A comment popped up on an old post on Seeking Alpha whereby a retired reader shared he had 40% of his portfolio in ten MLP and he was looking for feedback. I think this is a clear case of not really understanding the risk being taken. Vehicles that are generally high yielding and that generally have a predictable volatility profile make for a good hold—no doubt about it.

However, every so often the “safe and predictable” parts of the market do run into trouble, sometimes serious trouble. The point here is not to try to predict some sort of meltdown in the MLP space because the probability of such a thing is quite low but if it happens then the reader in question will get crushed.

An example I’ve used to make the point involves Amazon (AMZN). If you put 100% of your portfolio into AMZN in May 1997 at $1.50 and then sold it all in April 1999 at $105.00 you obviously would have had one of the greatest trades of all time but it also would have been a wildly risky trade. The word “wildly” would actually understate the risk taken. In this instance there would have been no negative consequence for the risk of putting everything in to AMZN but “no negative consequence” is not the same as not having taken the risk. Taking risk can work out fantastically well sometimes and sometimes not but people get into trouble for not realizing the risk they have taken.

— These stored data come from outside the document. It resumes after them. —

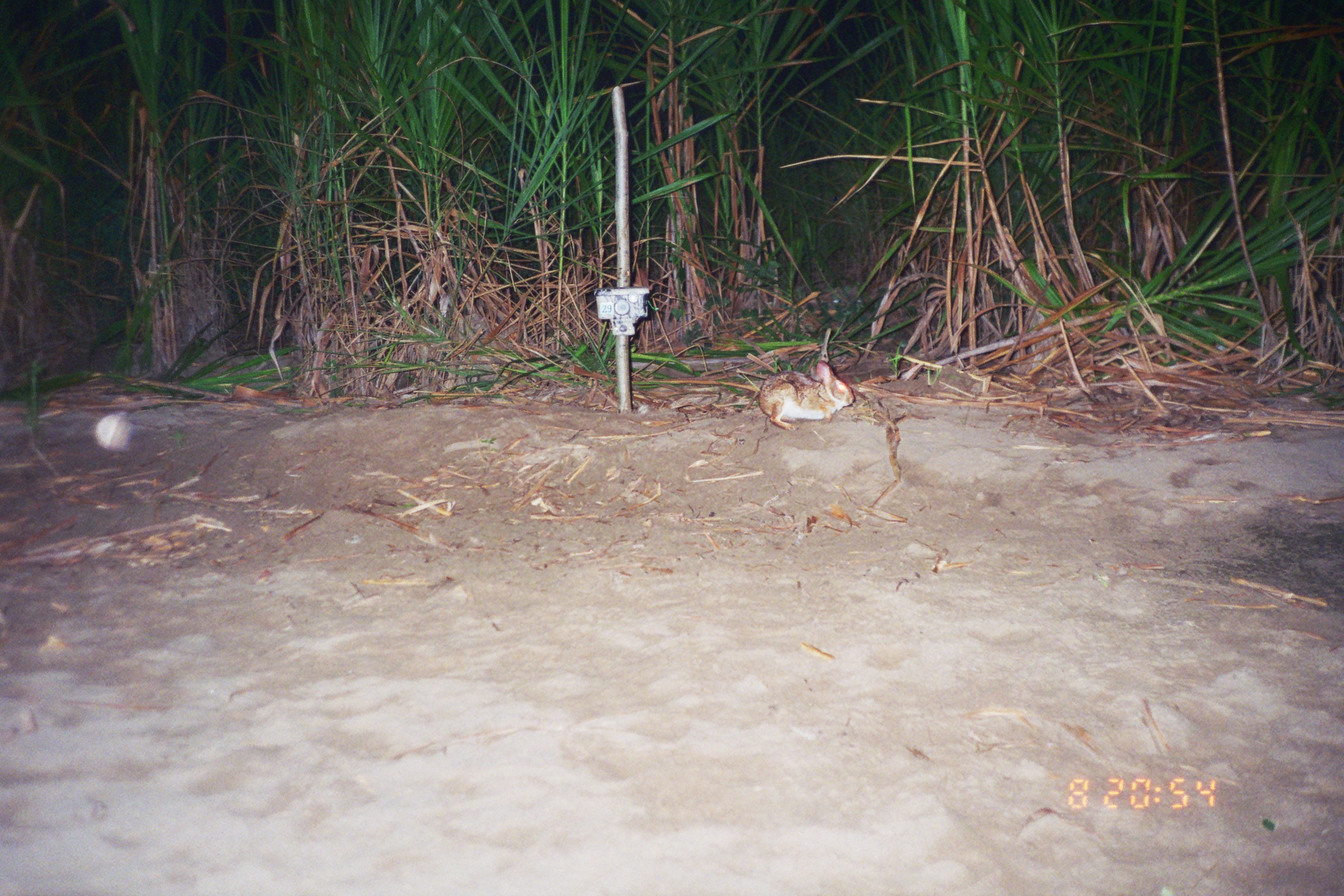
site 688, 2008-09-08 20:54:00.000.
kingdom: Animalia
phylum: Chordata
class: Mammalia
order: Lagomorpha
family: Leporidae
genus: Sylvilagus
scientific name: Sylvilagus brasiliensis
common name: tapeti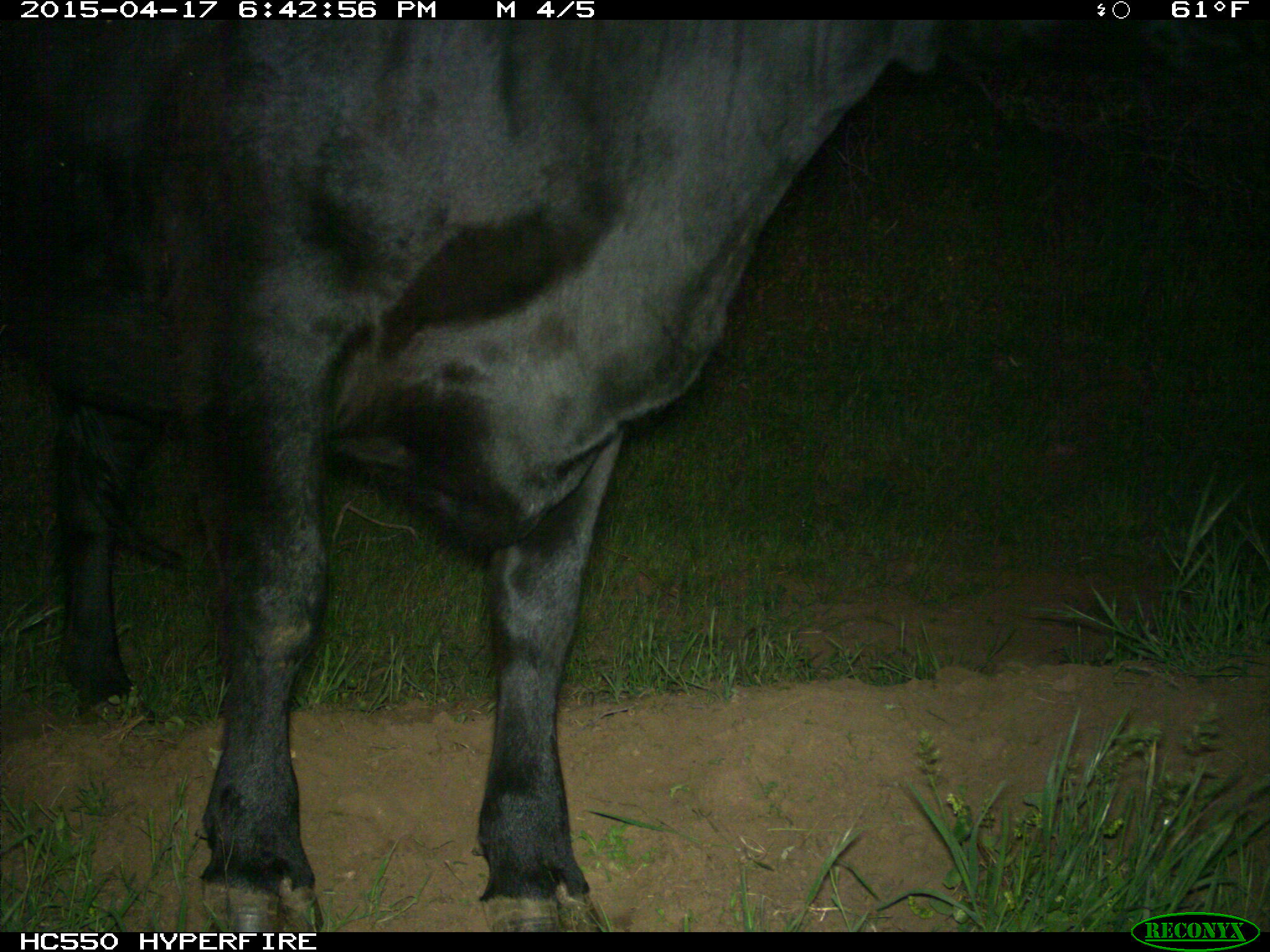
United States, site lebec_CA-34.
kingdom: Animalia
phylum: Chordata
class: Mammalia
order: Artiodactyla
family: Bovidae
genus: Bos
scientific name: Bos taurus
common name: domestic cow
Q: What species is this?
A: Bos taurus (domestic cow).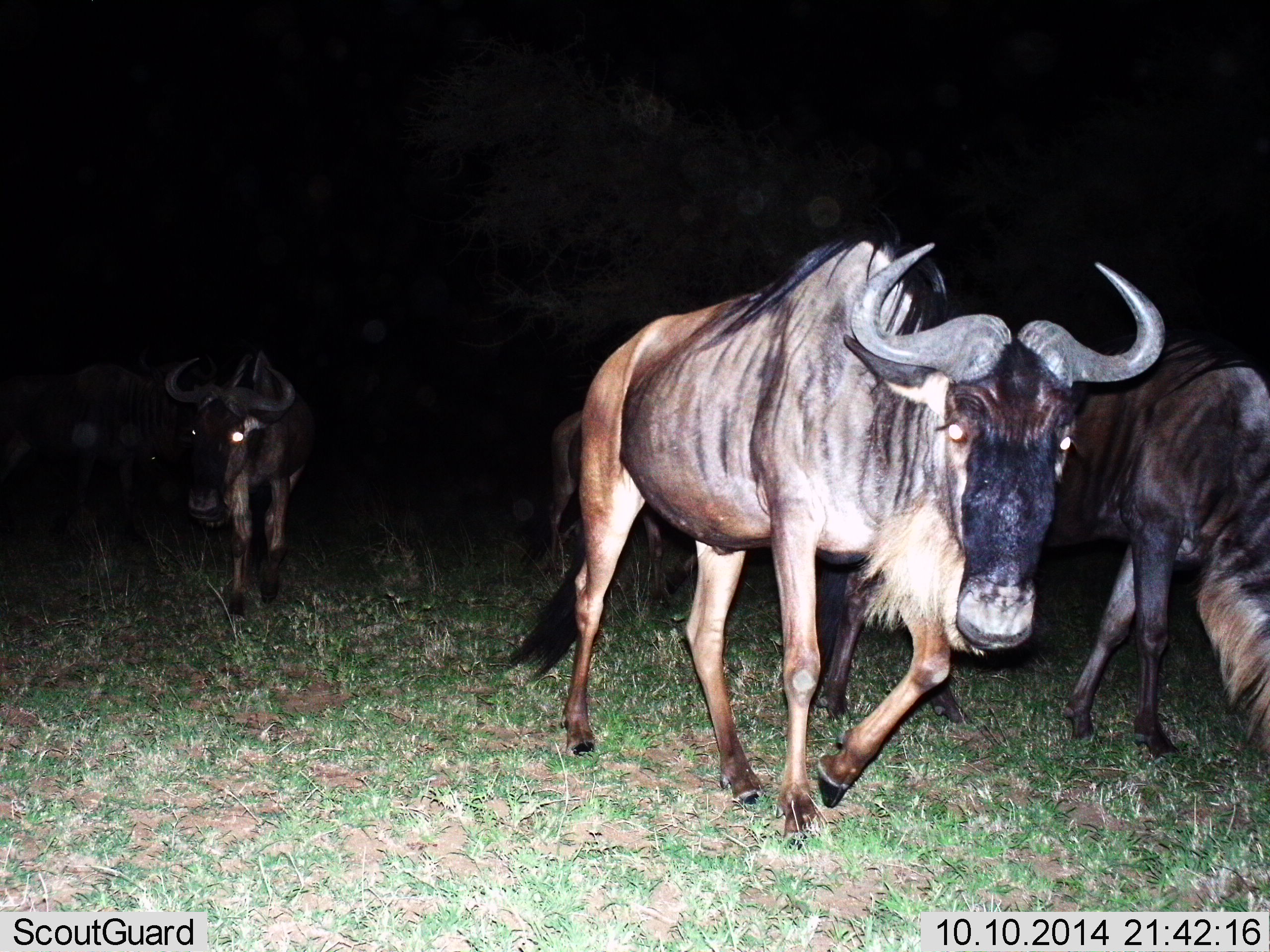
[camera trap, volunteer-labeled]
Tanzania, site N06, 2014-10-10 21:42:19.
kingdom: Animalia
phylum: Chordata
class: Mammalia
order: Artiodactyla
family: Bovidae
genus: Connochaetes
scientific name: Connochaetes taurinus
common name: blue wildebeest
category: wildebeest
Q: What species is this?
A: Wildebeest (blue wildebeest) (Connochaetes taurinus).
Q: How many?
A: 4.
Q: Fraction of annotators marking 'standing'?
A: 0%.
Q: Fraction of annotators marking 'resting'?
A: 0%.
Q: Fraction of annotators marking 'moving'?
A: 100%.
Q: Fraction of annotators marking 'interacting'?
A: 0%.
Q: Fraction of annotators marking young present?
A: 0%.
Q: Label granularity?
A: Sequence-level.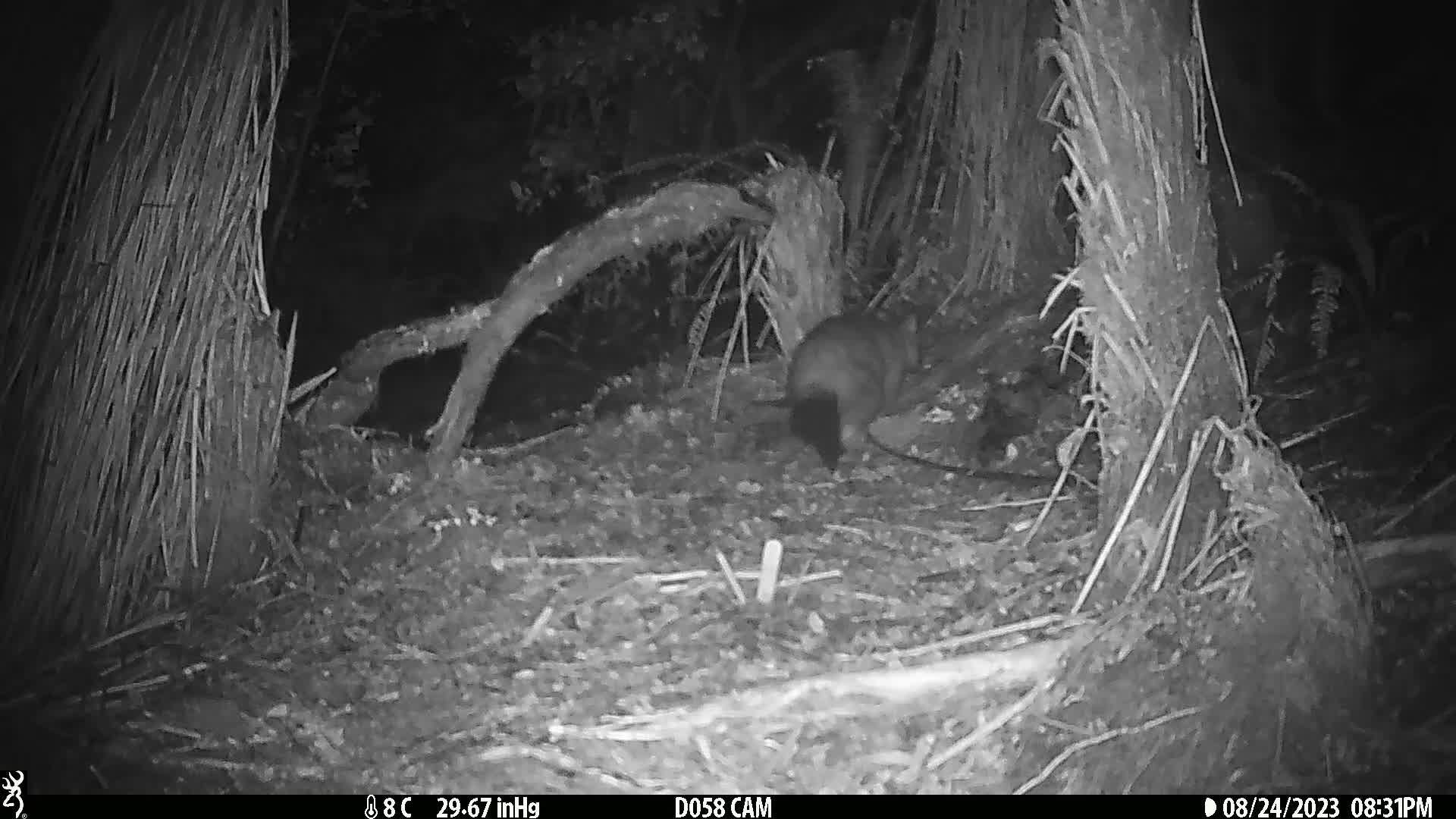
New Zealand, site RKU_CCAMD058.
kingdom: Animalia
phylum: Chordata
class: Mammalia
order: Diprotodontia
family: Phalangeridae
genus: Trichosurus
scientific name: Trichosurus vulpecula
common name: common brushtail possum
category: possum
Possum (common brushtail possum) (Trichosurus vulpecula).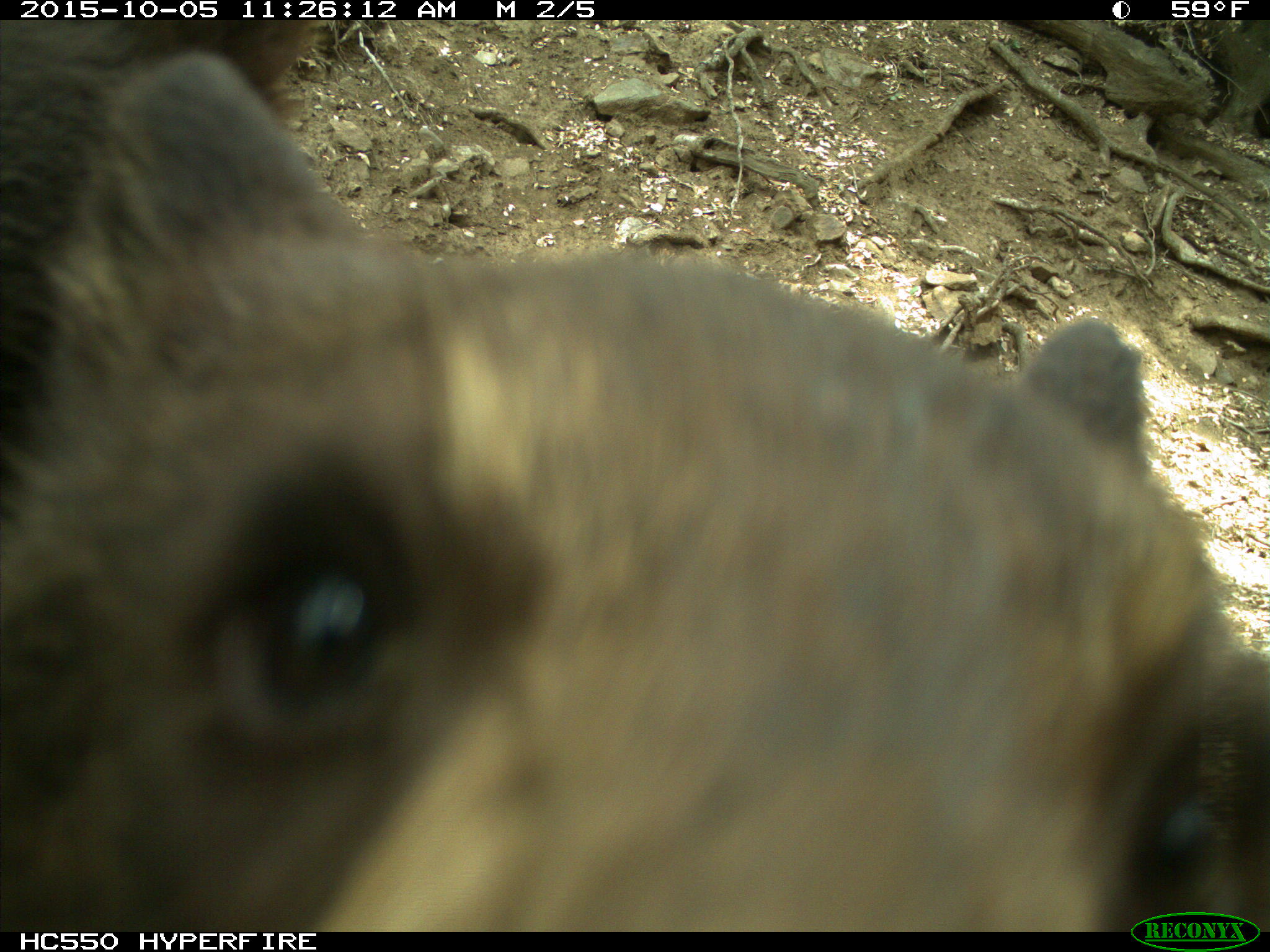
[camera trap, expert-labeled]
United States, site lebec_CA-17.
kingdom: Animalia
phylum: Chordata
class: Mammalia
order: Carnivora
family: Ursidae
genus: Ursus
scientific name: Ursus americanus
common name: american black bear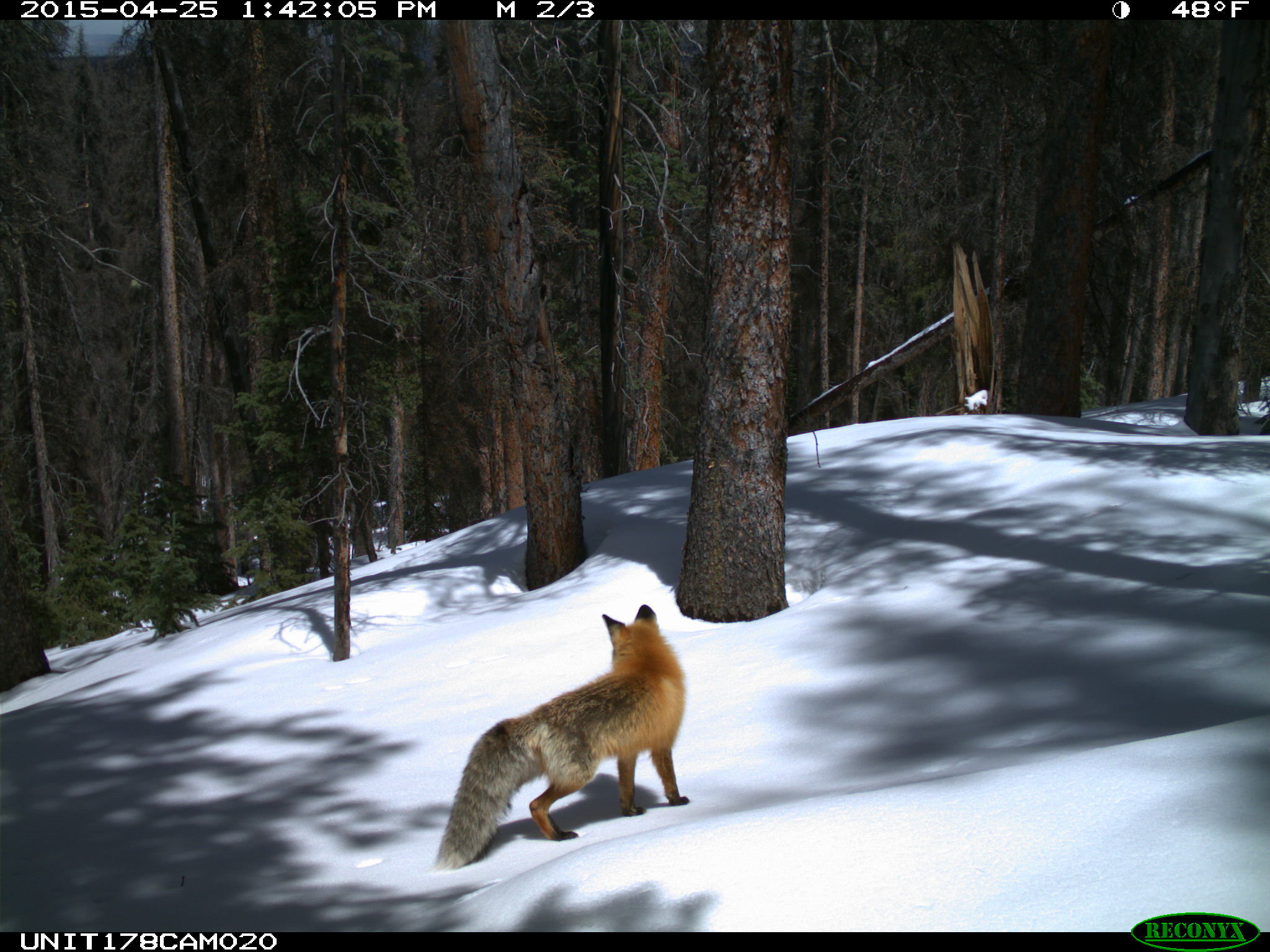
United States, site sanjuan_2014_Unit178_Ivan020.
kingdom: Animalia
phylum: Chordata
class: Mammalia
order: Carnivora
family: Canidae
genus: Vulpes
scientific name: Vulpes vulpes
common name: red fox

The reader is taking a big risk with his retirement portfolio, this is undeniable. What we don’t know is whether he will ever have to face a negative consequence for taking that risk. Unfortunately this is a behavior that repeats over and over. With every scary event people find out the hard way they had too much exposure to the wrong part of the market.

6 comments:

Anonymous said...

Roger, not as far out as the retired person you spoke of in your post; however, I started dabbling in the MLP space 2 1/2 years ago at what may be the buying opportunity of a lifetime. With share appreciation plus accumulations since, my MLP holdings are now about 12% of my portfolio. Love the dividends, though the share price does take a hit on days when interest rates rise (like bonds). As a general comment, what guidelines will you offer on how much is OK to overweight a sector one believes in? Thank you.

Roger Nusbaum said...

I would suggest to look yourself in the mirror to try to figure out what you'd do or not do or how you would react is there was something that happened along the lines of what happened to the Canadian trusts on Halloween 2006 when they changed the tax law on them. They got crushed. if some sort of unforeseeable thing happened that crushed the US space where would you be, what would that do to the portfolio, how would you react--these are questions to ask yourself to try to figure out whether it is too much or not.

Max said...

Here's an interesting read from a recent Seeking Alpha article where the author feels MLP's are overbought and are due for a correction:

http://seekingalpha.com/article/251211-master-limited-partnerships-pipe-dreams-or-shark-jumpers

RW said...

Yes, a risky trade that works out well does not make it any less risky trade; that's why risk-adjusted, total return is always worth tracking.

WRT MLPs, since this is an investment vehicle rather than a distinct industrial sector, any calculation of exposure risk should include sector suballocation; e.g., MLP's as 12% of a portfolio allocated among real estate, oil or gas extraction, pipeline transport, propane, coal, investments, barges and tugs, timber, or what have you would not have the same risk/reward profile as 12% in oil extraction or pipeline MLP's alone.

Trent said...

Sounds like MLPs are the new Gold for the chatboards.

Anonymous said...

Everything in moderation. As Harry Browne put it, the best laid investment plans collapse when you least expect it.

Reasonable diversification and multiple income streams? A better chance of success than rolling the dice on a "sure thing".